Copy the records below, changing "brick wall" to "stone wall" and keeping all other text unchanged.

-- Start --

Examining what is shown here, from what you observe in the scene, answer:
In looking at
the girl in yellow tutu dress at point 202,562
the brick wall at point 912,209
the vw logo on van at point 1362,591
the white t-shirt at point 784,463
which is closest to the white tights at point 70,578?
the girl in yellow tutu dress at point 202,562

-- End --

» **ANSWER IN FULL**
Examining what is shown here, from what you observe in the scene, answer:
In looking at
the girl in yellow tutu dress at point 202,562
the stone wall at point 912,209
the vw logo on van at point 1362,591
the white t-shirt at point 784,463
which is closest to the white tights at point 70,578?
the girl in yellow tutu dress at point 202,562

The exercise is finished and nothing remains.